Records in a dataset

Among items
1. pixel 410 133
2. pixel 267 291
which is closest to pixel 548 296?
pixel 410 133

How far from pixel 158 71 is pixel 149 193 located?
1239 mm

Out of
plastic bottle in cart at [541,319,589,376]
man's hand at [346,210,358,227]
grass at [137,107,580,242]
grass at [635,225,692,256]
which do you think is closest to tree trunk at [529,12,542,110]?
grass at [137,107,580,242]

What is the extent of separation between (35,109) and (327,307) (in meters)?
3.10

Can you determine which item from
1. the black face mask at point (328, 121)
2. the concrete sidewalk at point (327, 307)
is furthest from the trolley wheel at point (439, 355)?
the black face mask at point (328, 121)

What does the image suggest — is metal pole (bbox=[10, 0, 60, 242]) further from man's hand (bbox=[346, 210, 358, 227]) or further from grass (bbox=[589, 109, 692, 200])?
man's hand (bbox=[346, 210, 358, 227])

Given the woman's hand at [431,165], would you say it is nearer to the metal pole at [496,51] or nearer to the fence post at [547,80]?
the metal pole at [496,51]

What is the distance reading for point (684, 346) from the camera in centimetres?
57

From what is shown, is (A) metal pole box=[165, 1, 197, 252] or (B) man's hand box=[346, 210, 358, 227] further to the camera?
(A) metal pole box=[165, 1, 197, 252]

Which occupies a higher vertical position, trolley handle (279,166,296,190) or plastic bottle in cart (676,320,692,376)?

▶ **AIM OF THE TASK**: Write out everything from the line containing "From what is" down to the end of the records as a numbered list, leaving out blank lines.

▶ **RESPONSE TO THE TASK**:
1. From what is shown, is (A) metal pole box=[165, 1, 197, 252] or (B) man's hand box=[346, 210, 358, 227] further to the camera?
2. (A) metal pole box=[165, 1, 197, 252]
3. Which occupies a higher vertical position, trolley handle (279,166,296,190) or plastic bottle in cart (676,320,692,376)?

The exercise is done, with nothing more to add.